**TASK STATEMENT**
Give back every record below word for word, with the pictures omitted.

**TASK DATA**
○ ○ ○
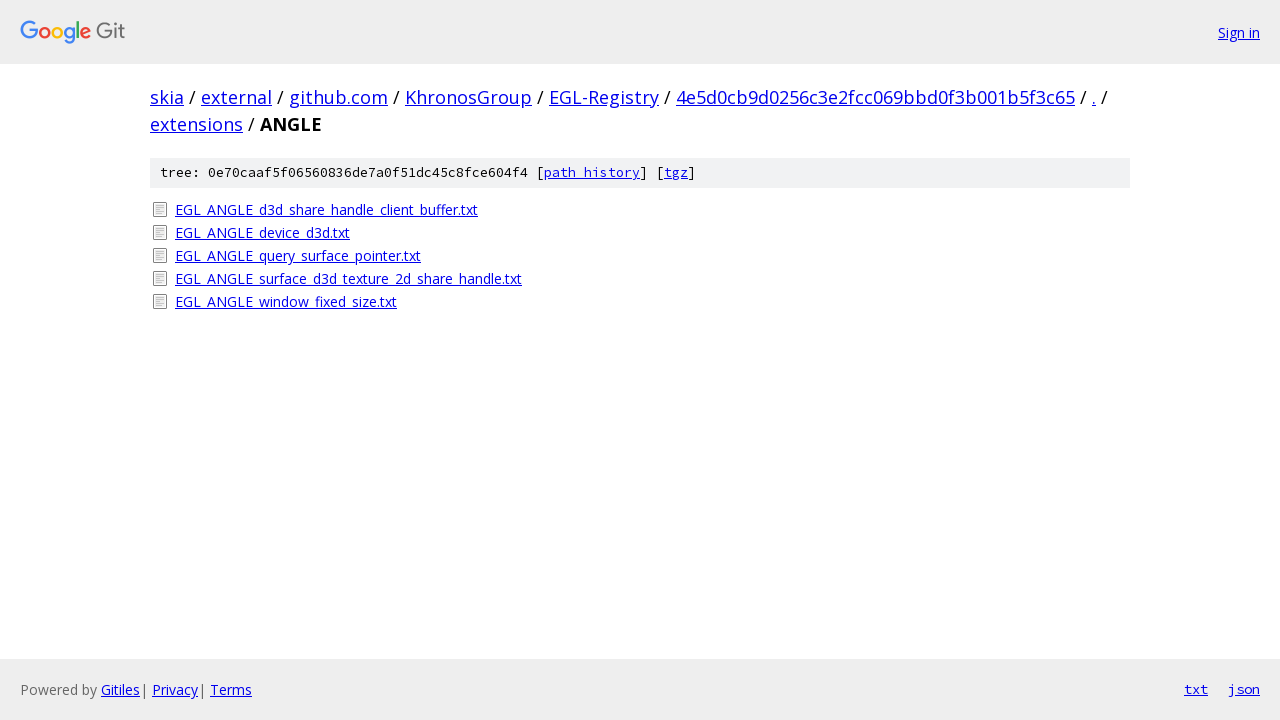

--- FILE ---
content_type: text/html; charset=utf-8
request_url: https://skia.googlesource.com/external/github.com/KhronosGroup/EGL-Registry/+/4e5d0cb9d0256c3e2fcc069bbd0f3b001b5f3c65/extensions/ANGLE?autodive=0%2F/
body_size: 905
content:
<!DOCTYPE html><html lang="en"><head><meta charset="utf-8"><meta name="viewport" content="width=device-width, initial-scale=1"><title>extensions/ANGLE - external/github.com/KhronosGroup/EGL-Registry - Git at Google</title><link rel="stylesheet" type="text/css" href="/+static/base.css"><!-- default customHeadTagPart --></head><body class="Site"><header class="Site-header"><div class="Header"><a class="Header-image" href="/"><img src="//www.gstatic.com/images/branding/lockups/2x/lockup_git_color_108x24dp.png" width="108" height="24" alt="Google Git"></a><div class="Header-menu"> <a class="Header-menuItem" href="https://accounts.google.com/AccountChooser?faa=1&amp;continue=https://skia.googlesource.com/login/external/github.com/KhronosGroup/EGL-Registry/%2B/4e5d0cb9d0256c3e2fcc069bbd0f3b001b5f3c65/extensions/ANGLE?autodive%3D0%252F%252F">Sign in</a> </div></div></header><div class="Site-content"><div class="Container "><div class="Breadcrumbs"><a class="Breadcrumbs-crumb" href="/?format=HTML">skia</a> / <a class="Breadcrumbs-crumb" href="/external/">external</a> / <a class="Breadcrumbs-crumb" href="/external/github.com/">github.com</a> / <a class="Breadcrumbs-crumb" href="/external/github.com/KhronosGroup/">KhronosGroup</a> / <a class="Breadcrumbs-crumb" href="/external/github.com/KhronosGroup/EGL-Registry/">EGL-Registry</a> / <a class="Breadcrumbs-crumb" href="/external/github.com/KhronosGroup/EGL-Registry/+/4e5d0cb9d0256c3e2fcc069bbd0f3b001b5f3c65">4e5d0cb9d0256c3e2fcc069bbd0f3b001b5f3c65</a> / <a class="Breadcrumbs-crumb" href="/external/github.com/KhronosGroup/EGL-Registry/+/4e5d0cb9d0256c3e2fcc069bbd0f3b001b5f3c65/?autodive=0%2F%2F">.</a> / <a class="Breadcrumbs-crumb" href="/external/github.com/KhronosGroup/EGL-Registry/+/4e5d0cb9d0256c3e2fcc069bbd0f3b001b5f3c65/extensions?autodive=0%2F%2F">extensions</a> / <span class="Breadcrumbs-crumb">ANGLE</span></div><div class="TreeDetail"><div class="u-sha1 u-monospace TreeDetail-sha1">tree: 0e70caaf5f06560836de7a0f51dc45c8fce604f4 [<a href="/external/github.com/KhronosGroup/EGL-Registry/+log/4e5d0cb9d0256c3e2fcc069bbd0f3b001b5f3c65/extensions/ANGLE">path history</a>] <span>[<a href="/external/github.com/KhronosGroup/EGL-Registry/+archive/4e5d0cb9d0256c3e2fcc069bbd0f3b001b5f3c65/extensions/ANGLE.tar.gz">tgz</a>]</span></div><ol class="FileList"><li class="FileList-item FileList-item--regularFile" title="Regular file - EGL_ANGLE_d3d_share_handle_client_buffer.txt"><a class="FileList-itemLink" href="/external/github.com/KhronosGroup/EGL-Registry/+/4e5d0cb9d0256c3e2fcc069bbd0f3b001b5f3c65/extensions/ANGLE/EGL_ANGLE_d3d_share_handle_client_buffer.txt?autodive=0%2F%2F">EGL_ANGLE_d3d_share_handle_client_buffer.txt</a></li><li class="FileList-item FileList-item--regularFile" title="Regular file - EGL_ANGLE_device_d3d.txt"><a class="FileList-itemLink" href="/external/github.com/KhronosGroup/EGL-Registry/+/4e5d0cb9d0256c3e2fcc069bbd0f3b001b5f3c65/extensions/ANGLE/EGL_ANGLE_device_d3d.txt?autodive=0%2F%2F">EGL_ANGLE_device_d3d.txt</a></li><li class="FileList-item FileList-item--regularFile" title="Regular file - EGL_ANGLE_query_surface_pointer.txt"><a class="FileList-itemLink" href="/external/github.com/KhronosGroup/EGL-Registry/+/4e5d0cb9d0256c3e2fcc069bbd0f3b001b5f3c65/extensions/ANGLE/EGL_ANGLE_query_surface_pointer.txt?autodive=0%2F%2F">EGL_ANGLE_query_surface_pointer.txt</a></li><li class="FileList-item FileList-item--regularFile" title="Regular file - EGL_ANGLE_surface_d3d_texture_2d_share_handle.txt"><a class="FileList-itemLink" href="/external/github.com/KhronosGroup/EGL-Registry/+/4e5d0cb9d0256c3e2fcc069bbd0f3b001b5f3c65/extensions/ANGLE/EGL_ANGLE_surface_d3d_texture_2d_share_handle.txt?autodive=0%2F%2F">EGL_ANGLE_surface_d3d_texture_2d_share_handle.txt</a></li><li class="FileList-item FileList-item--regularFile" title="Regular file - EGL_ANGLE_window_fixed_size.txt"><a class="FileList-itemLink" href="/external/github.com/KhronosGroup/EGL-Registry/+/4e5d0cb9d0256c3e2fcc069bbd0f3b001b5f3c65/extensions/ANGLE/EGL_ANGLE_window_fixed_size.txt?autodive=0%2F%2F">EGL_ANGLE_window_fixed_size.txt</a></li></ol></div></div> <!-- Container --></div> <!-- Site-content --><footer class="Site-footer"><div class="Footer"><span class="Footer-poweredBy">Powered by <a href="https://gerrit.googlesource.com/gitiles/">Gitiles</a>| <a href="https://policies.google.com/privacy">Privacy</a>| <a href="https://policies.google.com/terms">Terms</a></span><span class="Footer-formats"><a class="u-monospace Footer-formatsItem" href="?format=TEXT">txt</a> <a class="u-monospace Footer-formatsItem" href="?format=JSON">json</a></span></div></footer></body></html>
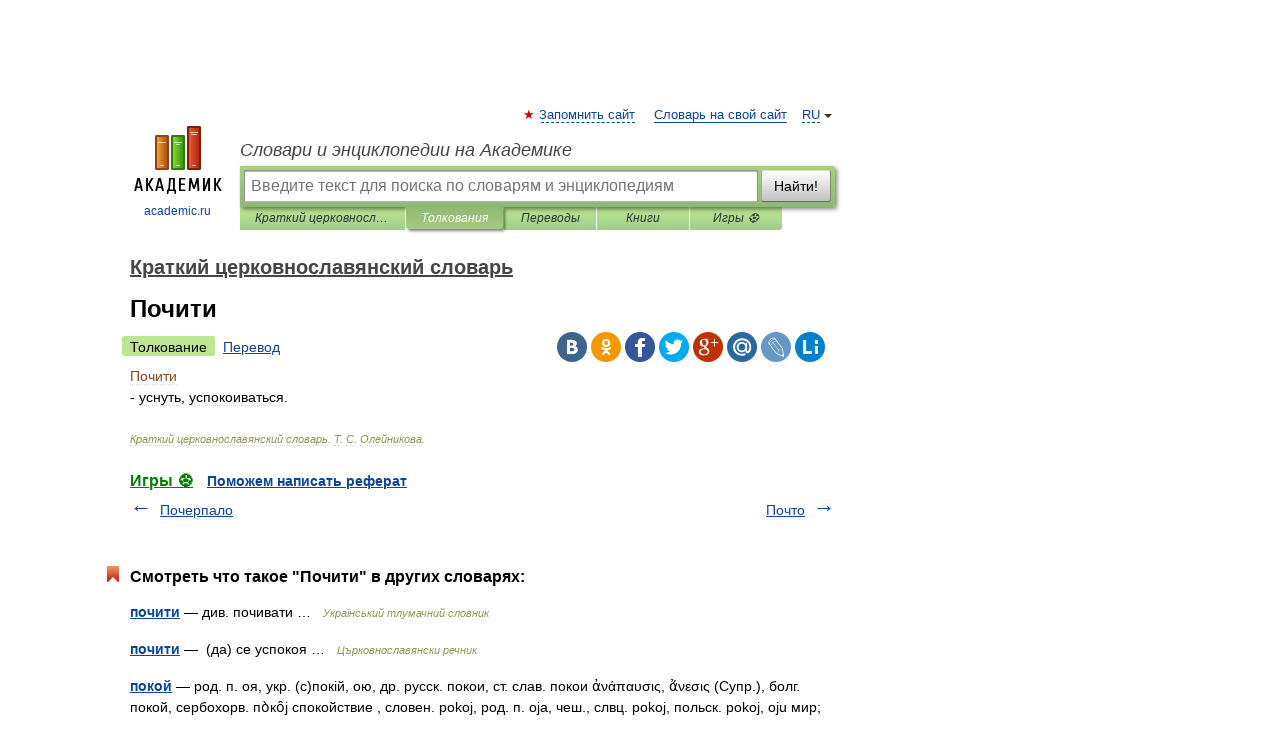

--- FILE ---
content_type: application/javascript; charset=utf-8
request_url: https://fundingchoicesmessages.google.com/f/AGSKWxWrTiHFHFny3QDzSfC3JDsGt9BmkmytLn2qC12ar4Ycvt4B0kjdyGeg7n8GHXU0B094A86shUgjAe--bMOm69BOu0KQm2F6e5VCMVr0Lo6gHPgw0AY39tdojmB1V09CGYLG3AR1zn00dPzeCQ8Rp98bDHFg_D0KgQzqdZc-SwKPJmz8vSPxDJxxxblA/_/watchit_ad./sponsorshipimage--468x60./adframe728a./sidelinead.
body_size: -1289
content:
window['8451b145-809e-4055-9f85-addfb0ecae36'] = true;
○ ○ ○
**ANSWER SECTION**
--- FILE ---
content_type: text/html; charset=utf-8
request_url: https://skia.googlesource.com/external/github.com/KhronosGroup/EGL-Registry/+/4e5d0cb9d0256c3e2fcc069bbd0f3b001b5f3c65/extensions/ANGLE?autodive=0%2F/
body_size: 905
content:
<!DOCTYPE html><html lang="en"><head><meta charset="utf-8"><meta name="viewport" content="width=device-width, initial-scale=1"><title>extensions/ANGLE - external/github.com/KhronosGroup/EGL-Registry - Git at Google</title><link rel="stylesheet" type="text/css" href="/+static/base.css"><!-- default customHeadTagPart --></head><body class="Site"><header class="Site-header"><div class="Header"><a class="Header-image" href="/"><img src="//www.gstatic.com/images/branding/lockups/2x/lockup_git_color_108x24dp.png" width="108" height="24" alt="Google Git"></a><div class="Header-menu"> <a class="Header-menuItem" href="https://accounts.google.com/AccountChooser?faa=1&amp;continue=https://skia.googlesource.com/login/external/github.com/KhronosGroup/EGL-Registry/%2B/4e5d0cb9d0256c3e2fcc069bbd0f3b001b5f3c65/extensions/ANGLE?autodive%3D0%252F%252F">Sign in</a> </div></div></header><div class="Site-content"><div class="Container "><div class="Breadcrumbs"><a class="Breadcrumbs-crumb" href="/?format=HTML">skia</a> / <a class="Breadcrumbs-crumb" href="/external/">external</a> / <a class="Breadcrumbs-crumb" href="/external/github.com/">github.com</a> / <a class="Breadcrumbs-crumb" href="/external/github.com/KhronosGroup/">KhronosGroup</a> / <a class="Breadcrumbs-crumb" href="/external/github.com/KhronosGroup/EGL-Registry/">EGL-Registry</a> / <a class="Breadcrumbs-crumb" href="/external/github.com/KhronosGroup/EGL-Registry/+/4e5d0cb9d0256c3e2fcc069bbd0f3b001b5f3c65">4e5d0cb9d0256c3e2fcc069bbd0f3b001b5f3c65</a> / <a class="Breadcrumbs-crumb" href="/external/github.com/KhronosGroup/EGL-Registry/+/4e5d0cb9d0256c3e2fcc069bbd0f3b001b5f3c65/?autodive=0%2F%2F">.</a> / <a class="Breadcrumbs-crumb" href="/external/github.com/KhronosGroup/EGL-Registry/+/4e5d0cb9d0256c3e2fcc069bbd0f3b001b5f3c65/extensions?autodive=0%2F%2F">extensions</a> / <span class="Breadcrumbs-crumb">ANGLE</span></div><div class="TreeDetail"><div class="u-sha1 u-monospace TreeDetail-sha1">tree: 0e70caaf5f06560836de7a0f51dc45c8fce604f4 [<a href="/external/github.com/KhronosGroup/EGL-Registry/+log/4e5d0cb9d0256c3e2fcc069bbd0f3b001b5f3c65/extensions/ANGLE">path history</a>] <span>[<a href="/external/github.com/KhronosGroup/EGL-Registry/+archive/4e5d0cb9d0256c3e2fcc069bbd0f3b001b5f3c65/extensions/ANGLE.tar.gz">tgz</a>]</span></div><ol class="FileList"><li class="FileList-item FileList-item--regularFile" title="Regular file - EGL_ANGLE_d3d_share_handle_client_buffer.txt"><a class="FileList-itemLink" href="/external/github.com/KhronosGroup/EGL-Registry/+/4e5d0cb9d0256c3e2fcc069bbd0f3b001b5f3c65/extensions/ANGLE/EGL_ANGLE_d3d_share_handle_client_buffer.txt?autodive=0%2F%2F">EGL_ANGLE_d3d_share_handle_client_buffer.txt</a></li><li class="FileList-item FileList-item--regularFile" title="Regular file - EGL_ANGLE_device_d3d.txt"><a class="FileList-itemLink" href="/external/github.com/KhronosGroup/EGL-Registry/+/4e5d0cb9d0256c3e2fcc069bbd0f3b001b5f3c65/extensions/ANGLE/EGL_ANGLE_device_d3d.txt?autodive=0%2F%2F">EGL_ANGLE_device_d3d.txt</a></li><li class="FileList-item FileList-item--regularFile" title="Regular file - EGL_ANGLE_query_surface_pointer.txt"><a class="FileList-itemLink" href="/external/github.com/KhronosGroup/EGL-Registry/+/4e5d0cb9d0256c3e2fcc069bbd0f3b001b5f3c65/extensions/ANGLE/EGL_ANGLE_query_surface_pointer.txt?autodive=0%2F%2F">EGL_ANGLE_query_surface_pointer.txt</a></li><li class="FileList-item FileList-item--regularFile" title="Regular file - EGL_ANGLE_surface_d3d_texture_2d_share_handle.txt"><a class="FileList-itemLink" href="/external/github.com/KhronosGroup/EGL-Registry/+/4e5d0cb9d0256c3e2fcc069bbd0f3b001b5f3c65/extensions/ANGLE/EGL_ANGLE_surface_d3d_texture_2d_share_handle.txt?autodive=0%2F%2F">EGL_ANGLE_surface_d3d_texture_2d_share_handle.txt</a></li><li class="FileList-item FileList-item--regularFile" title="Regular file - EGL_ANGLE_window_fixed_size.txt"><a class="FileList-itemLink" href="/external/github.com/KhronosGroup/EGL-Registry/+/4e5d0cb9d0256c3e2fcc069bbd0f3b001b5f3c65/extensions/ANGLE/EGL_ANGLE_window_fixed_size.txt?autodive=0%2F%2F">EGL_ANGLE_window_fixed_size.txt</a></li></ol></div></div> <!-- Container --></div> <!-- Site-content --><footer class="Site-footer"><div class="Footer"><span class="Footer-poweredBy">Powered by <a href="https://gerrit.googlesource.com/gitiles/">Gitiles</a>| <a href="https://policies.google.com/privacy">Privacy</a>| <a href="https://policies.google.com/terms">Terms</a></span><span class="Footer-formats"><a class="u-monospace Footer-formatsItem" href="?format=TEXT">txt</a> <a class="u-monospace Footer-formatsItem" href="?format=JSON">json</a></span></div></footer></body></html>

--- FILE ---
content_type: application/javascript; charset=utf-8
request_url: https://fundingchoicesmessages.google.com/f/AGSKWxWrTiHFHFny3QDzSfC3JDsGt9BmkmytLn2qC12ar4Ycvt4B0kjdyGeg7n8GHXU0B094A86shUgjAe--bMOm69BOu0KQm2F6e5VCMVr0Lo6gHPgw0AY39tdojmB1V09CGYLG3AR1zn00dPzeCQ8Rp98bDHFg_D0KgQzqdZc-SwKPJmz8vSPxDJxxxblA/_/watchit_ad./sponsorshipimage--468x60./adframe728a./sidelinead.
body_size: -1289
content:
window['8451b145-809e-4055-9f85-addfb0ecae36'] = true;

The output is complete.